[Opening Supplied records section]
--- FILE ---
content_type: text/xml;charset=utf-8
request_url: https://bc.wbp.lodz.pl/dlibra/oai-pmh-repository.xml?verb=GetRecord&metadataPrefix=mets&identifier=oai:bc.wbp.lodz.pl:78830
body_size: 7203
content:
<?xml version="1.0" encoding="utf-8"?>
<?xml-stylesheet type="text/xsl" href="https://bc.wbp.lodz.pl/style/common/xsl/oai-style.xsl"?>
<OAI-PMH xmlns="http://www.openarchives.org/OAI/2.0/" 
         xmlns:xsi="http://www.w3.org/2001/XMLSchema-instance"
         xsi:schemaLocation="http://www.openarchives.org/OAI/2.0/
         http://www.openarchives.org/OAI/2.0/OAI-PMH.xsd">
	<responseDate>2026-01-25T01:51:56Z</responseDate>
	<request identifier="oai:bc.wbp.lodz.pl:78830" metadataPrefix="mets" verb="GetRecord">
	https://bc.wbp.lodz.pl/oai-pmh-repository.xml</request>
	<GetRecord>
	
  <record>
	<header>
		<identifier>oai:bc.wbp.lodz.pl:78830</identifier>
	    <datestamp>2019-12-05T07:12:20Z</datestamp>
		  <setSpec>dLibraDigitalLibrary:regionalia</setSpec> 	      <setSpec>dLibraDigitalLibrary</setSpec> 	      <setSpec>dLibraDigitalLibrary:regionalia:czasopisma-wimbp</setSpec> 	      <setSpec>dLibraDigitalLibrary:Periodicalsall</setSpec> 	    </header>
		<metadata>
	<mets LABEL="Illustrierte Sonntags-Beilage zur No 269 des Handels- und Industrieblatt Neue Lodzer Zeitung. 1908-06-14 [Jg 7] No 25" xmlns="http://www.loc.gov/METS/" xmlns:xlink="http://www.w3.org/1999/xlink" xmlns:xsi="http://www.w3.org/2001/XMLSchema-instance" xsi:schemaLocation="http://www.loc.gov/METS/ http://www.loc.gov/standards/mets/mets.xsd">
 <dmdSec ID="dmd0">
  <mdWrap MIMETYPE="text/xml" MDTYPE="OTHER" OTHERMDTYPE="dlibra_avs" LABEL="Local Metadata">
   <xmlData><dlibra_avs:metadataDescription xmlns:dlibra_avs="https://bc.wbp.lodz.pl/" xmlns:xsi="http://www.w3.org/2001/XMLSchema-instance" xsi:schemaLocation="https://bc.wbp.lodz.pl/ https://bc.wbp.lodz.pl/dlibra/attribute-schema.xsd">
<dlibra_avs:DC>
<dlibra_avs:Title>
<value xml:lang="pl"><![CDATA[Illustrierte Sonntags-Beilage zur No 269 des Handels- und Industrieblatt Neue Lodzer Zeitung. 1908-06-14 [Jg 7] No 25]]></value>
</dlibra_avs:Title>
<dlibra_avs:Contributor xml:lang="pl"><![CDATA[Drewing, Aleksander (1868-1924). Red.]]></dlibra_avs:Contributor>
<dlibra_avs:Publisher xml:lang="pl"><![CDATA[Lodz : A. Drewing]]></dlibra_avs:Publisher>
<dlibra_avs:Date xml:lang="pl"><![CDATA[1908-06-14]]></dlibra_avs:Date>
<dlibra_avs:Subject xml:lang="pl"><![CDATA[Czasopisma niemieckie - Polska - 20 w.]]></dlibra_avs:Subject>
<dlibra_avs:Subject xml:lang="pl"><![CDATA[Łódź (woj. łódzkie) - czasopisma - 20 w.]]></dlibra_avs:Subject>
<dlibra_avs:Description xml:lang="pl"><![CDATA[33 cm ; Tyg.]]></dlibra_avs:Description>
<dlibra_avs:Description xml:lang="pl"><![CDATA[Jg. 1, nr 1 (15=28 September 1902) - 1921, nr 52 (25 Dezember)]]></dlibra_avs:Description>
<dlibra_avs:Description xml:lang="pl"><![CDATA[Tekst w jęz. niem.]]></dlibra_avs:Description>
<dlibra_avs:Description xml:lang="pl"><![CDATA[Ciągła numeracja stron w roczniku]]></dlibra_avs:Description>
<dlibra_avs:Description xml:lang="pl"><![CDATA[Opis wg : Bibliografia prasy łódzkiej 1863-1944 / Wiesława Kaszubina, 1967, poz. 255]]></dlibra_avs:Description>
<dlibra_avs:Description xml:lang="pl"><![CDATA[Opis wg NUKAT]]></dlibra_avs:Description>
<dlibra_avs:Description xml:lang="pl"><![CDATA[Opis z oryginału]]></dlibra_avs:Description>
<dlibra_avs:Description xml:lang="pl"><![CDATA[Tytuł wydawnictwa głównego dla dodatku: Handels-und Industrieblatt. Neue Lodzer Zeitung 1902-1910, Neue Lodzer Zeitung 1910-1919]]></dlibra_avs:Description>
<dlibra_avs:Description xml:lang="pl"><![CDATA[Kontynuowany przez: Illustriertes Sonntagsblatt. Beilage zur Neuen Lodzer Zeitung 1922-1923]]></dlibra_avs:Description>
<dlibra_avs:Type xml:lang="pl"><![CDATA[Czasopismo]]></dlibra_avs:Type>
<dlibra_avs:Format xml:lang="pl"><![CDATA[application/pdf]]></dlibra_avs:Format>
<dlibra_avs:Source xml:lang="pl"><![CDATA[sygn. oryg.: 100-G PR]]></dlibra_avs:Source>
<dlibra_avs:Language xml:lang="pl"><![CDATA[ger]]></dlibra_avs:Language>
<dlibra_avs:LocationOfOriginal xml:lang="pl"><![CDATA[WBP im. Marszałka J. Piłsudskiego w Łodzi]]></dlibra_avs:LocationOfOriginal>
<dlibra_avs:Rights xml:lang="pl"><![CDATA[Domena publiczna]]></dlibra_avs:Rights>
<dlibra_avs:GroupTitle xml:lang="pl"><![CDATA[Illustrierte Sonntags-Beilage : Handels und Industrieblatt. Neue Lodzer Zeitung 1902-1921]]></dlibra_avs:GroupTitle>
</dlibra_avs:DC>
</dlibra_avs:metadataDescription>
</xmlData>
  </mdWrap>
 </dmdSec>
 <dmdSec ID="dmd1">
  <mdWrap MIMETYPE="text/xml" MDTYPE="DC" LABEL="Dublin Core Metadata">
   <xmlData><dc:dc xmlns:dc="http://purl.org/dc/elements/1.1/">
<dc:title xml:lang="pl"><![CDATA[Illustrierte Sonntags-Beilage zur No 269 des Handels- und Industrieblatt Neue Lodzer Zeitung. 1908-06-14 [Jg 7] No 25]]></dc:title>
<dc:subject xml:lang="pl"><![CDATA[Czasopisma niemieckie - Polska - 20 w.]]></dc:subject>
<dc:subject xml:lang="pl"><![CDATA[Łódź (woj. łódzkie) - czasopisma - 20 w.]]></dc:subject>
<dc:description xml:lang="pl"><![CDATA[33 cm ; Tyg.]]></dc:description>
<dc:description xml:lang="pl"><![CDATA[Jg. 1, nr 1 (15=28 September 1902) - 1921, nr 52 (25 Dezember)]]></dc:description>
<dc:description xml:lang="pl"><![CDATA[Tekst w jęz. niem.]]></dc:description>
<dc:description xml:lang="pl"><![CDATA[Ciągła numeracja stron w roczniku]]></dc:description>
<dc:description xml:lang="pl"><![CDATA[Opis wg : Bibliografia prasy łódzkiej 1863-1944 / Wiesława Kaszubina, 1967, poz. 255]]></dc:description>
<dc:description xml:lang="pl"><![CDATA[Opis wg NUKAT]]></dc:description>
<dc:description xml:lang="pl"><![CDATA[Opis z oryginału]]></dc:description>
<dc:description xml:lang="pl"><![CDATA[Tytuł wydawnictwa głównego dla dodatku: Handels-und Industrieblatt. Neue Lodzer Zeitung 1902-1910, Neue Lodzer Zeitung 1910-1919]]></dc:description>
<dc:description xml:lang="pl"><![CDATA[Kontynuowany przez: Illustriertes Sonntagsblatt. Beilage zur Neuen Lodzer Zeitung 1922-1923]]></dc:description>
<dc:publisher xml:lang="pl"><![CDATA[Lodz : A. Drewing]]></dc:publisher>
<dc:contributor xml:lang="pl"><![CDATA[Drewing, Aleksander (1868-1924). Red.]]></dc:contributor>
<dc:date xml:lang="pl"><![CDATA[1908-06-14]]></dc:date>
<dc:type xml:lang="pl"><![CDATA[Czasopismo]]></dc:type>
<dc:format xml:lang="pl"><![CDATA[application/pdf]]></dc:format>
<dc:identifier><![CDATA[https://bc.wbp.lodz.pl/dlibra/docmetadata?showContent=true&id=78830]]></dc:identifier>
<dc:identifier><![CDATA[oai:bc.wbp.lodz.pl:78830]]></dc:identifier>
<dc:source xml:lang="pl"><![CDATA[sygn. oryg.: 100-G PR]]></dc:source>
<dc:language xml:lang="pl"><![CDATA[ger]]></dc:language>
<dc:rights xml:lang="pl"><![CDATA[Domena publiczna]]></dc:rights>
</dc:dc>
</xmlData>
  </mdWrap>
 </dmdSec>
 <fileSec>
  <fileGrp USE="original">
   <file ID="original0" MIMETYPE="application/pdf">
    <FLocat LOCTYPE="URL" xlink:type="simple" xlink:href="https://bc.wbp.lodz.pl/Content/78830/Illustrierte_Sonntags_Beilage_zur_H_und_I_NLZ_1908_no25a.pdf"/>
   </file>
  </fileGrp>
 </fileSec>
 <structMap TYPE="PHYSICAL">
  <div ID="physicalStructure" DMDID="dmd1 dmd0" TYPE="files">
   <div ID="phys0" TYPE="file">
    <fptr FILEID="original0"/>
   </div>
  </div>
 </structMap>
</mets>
[Closing Supplied records section]
Nothing should be returned except the lines from the first line of the data above through the line with "<dlibra_avs:Title>", each one exact.

--- FILE ---
content_type: text/xml;charset=utf-8
request_url: https://bc.wbp.lodz.pl/dlibra/oai-pmh-repository.xml?verb=GetRecord&metadataPrefix=mets&identifier=oai:bc.wbp.lodz.pl:78830
body_size: 7203
content:
<?xml version="1.0" encoding="utf-8"?>
<?xml-stylesheet type="text/xsl" href="https://bc.wbp.lodz.pl/style/common/xsl/oai-style.xsl"?>
<OAI-PMH xmlns="http://www.openarchives.org/OAI/2.0/" 
         xmlns:xsi="http://www.w3.org/2001/XMLSchema-instance"
         xsi:schemaLocation="http://www.openarchives.org/OAI/2.0/
         http://www.openarchives.org/OAI/2.0/OAI-PMH.xsd">
	<responseDate>2026-01-25T01:51:56Z</responseDate>
	<request identifier="oai:bc.wbp.lodz.pl:78830" metadataPrefix="mets" verb="GetRecord">
	https://bc.wbp.lodz.pl/oai-pmh-repository.xml</request>
	<GetRecord>
	
  <record>
	<header>
		<identifier>oai:bc.wbp.lodz.pl:78830</identifier>
	    <datestamp>2019-12-05T07:12:20Z</datestamp>
		  <setSpec>dLibraDigitalLibrary:regionalia</setSpec> 	      <setSpec>dLibraDigitalLibrary</setSpec> 	      <setSpec>dLibraDigitalLibrary:regionalia:czasopisma-wimbp</setSpec> 	      <setSpec>dLibraDigitalLibrary:Periodicalsall</setSpec> 	    </header>
		<metadata>
	<mets LABEL="Illustrierte Sonntags-Beilage zur No 269 des Handels- und Industrieblatt Neue Lodzer Zeitung. 1908-06-14 [Jg 7] No 25" xmlns="http://www.loc.gov/METS/" xmlns:xlink="http://www.w3.org/1999/xlink" xmlns:xsi="http://www.w3.org/2001/XMLSchema-instance" xsi:schemaLocation="http://www.loc.gov/METS/ http://www.loc.gov/standards/mets/mets.xsd">
 <dmdSec ID="dmd0">
  <mdWrap MIMETYPE="text/xml" MDTYPE="OTHER" OTHERMDTYPE="dlibra_avs" LABEL="Local Metadata">
   <xmlData><dlibra_avs:metadataDescription xmlns:dlibra_avs="https://bc.wbp.lodz.pl/" xmlns:xsi="http://www.w3.org/2001/XMLSchema-instance" xsi:schemaLocation="https://bc.wbp.lodz.pl/ https://bc.wbp.lodz.pl/dlibra/attribute-schema.xsd">
<dlibra_avs:DC>
<dlibra_avs:Title>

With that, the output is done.